1. Sweat the onion in the oil until it begins to brown. Add the lamb and seasonings, and cook well. Fold in the spinach, if using. 

Assemble & bake 
1. Preheat oven to 400 degrees F. 

2. Lightly oil a 9-inch baking dish (any shape) with any oil you have on hand. (I use olive oil.) Spread half the potato and bulgur mixture evenly across the bottom of the pan and slightly up the sides. 

3. Add the lamb mixture, and gently layer it over the base. 

4. Spread the remaining potato mixture carefully on top of the filling. This is the point where many people use the tip of a knife to score a design into the top. You could make simple square or diamond shapes, or get more elaborate. 

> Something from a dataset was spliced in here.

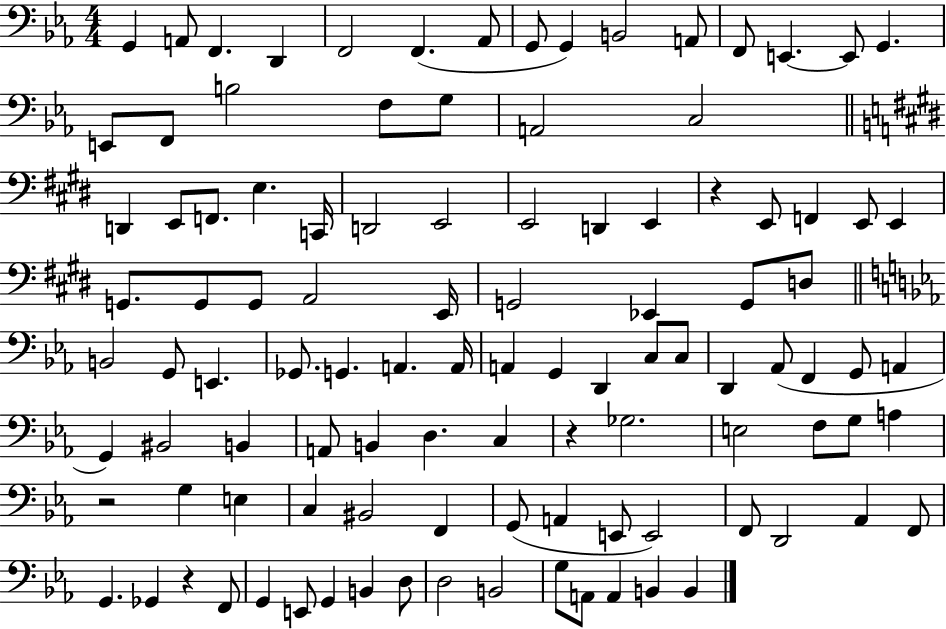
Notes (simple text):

5. Drizzle the top with olive oil, and bake at 400 degrees F for about 40-45 minutes, rotating the pan halfway through, until the edges are golden brown and the top looks nice and crispy. Cool slightly before cutting. 

Tahini Sauce 
Whisk ½ cup tahini with ¼ cup water. The mixture will split at first, but keep on whisking until it emulsifies. Then whisk in 3-4 cloves of microplaned garlic, ¼ cup lemon juice, 2 teaspoons ground cumin and salt to taste. 

Garlic Sauce 
Mix 1 cup Greek yogurt with 3-4 cloves of microplaned garlic until smooth. Add a bit of water, if desired, to get the consistency you like. Salt to taste.